The stranger introduces himself as Lucian. Lucian is a demon. He wants to tell Clay his story, because it is "very closely connected" to Clay's. Clay is instructed to write down everything that Lucian tells him.

Over the course of several months and various encounters in which Lucian appears in different human forms (sometimes male, sometimes female), Clay learns the story of the demons' fall from glory and how they have sought revenge on God ever since by corrupting God's favored people: human beings. The demons despise all humans because they sin constantly but God still forgives them, despite the fact that the demons were eternally damned after making a single mistake. However, Clay still cannot see how the story connects with his own life, even though it is quite obvious to the reader. He is essentially blind, and that blindness just may seal his fate in the end.

One thing I enjoyed about reading this book is the beauty of Ms.

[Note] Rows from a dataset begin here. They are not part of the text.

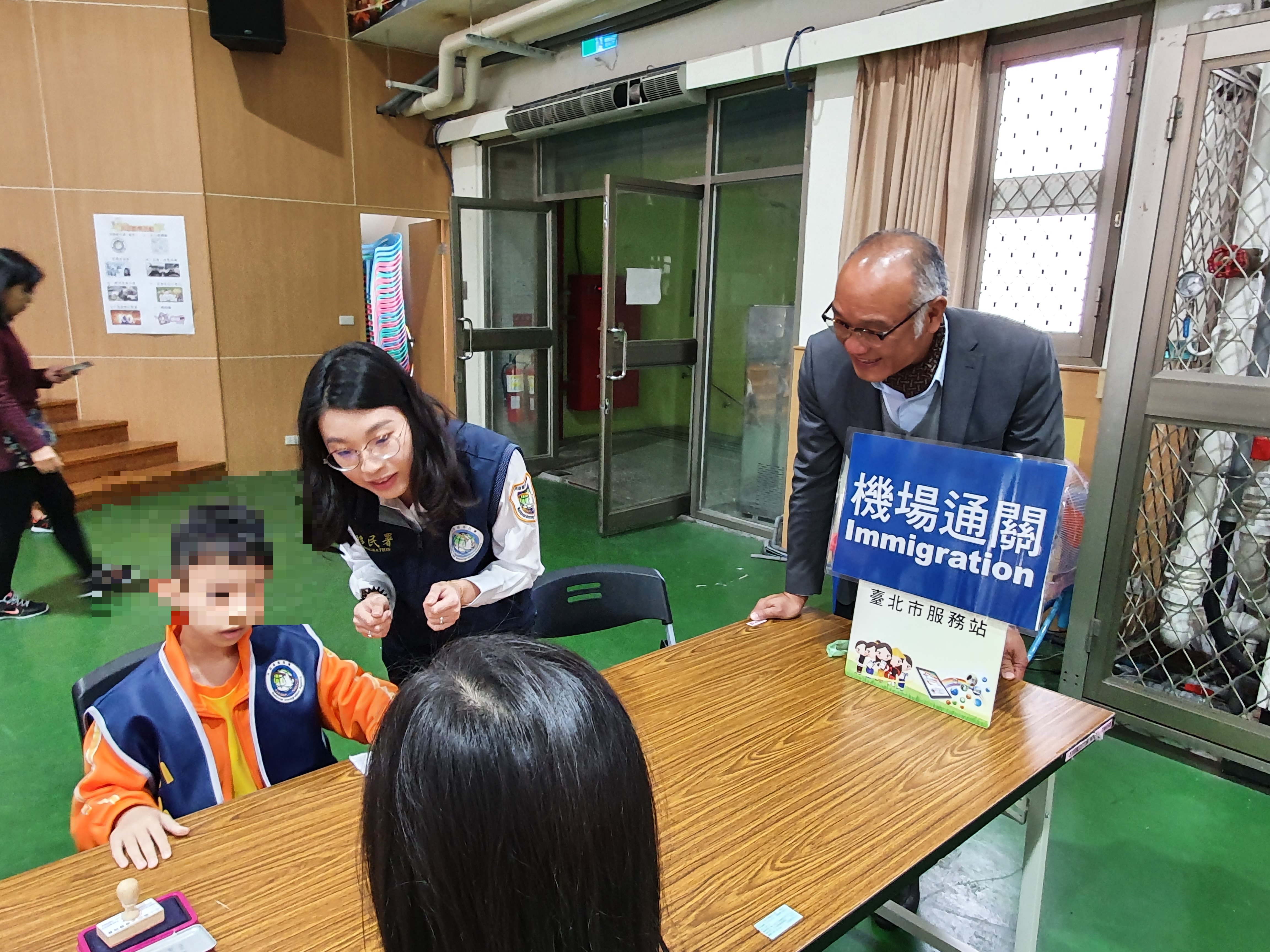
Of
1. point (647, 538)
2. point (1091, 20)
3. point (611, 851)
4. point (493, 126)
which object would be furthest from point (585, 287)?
point (611, 851)

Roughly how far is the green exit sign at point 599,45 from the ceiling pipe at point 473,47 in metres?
0.16

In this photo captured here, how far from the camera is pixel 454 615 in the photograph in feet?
4.42

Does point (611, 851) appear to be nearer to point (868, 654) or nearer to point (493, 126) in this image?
point (868, 654)

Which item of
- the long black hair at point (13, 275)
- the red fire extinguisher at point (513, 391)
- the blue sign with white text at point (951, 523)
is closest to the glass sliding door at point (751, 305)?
the red fire extinguisher at point (513, 391)

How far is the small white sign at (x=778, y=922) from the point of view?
2.83 ft

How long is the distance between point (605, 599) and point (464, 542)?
23.1 inches

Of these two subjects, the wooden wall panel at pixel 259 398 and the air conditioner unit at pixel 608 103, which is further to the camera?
the wooden wall panel at pixel 259 398

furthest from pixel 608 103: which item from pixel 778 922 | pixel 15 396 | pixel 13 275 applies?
pixel 778 922

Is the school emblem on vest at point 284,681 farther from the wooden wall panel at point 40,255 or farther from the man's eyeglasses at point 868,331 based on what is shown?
the wooden wall panel at point 40,255

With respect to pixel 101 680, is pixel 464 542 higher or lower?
higher

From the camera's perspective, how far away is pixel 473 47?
5.16m

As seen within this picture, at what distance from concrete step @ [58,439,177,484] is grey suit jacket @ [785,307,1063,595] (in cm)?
422

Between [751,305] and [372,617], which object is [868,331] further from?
[751,305]

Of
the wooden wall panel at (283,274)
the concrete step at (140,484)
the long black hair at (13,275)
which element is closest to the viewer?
the concrete step at (140,484)
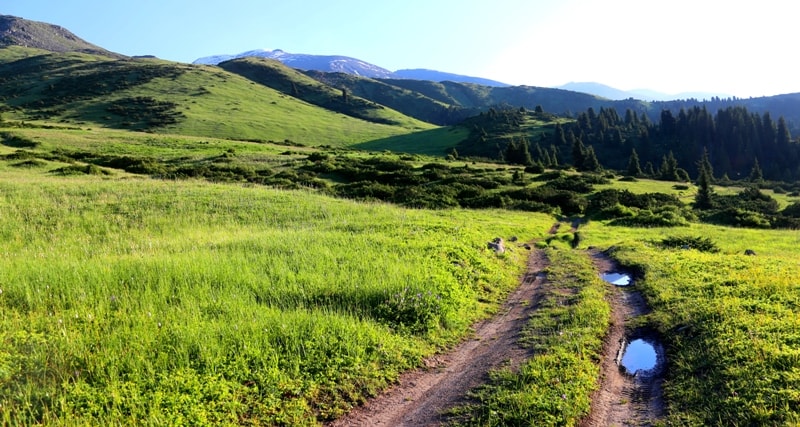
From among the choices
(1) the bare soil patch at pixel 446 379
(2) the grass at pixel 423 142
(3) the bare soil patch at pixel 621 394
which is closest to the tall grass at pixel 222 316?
(1) the bare soil patch at pixel 446 379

Lee's prose. Her style flows easily and creates some vivid imagery that I found moving:

"But here was the most terrible thing: El went down to Eden and laid himself out over the waters, there to brood in trembling sorrow. And it infused me, this sorrow. It saturated my being. Beside me, seraphim huddled with long faces. Some of them wept. I had never seen such tears before--dark, remorseful, bereft of joy. There was only sadness and dread, that terrible sense that had I been a god, I would have set it all back. I would have erased everything, returned it all to the way it had been."

"Why couldn't you?" I said. "For that matter, why couldn't God?"

The kid gave a jolt of laughter that sounded slightly hysterical, and then his lips curled back from his teeth, and spittle flew out with his words. "I'll tell you why: Because we were damned! Oh, not that I knew it then--how could I? There was no precedent for any of it. Wrong had never existed. Lucifer had to manufacture that first aberration himself. Until then, there had been one law dictated by the sole fact of our creation: Worship the creator. And now, as surely as Lucifer's throne had broken into a thousand splinters, we had violated that order." (page 57)

As much as one may feel sorry for the demons, Ms. Lee does not diminish the fact of their true nature: they are evil. And through the grace of God, we humans have the opportunity for the redemption to which the demons have been denied.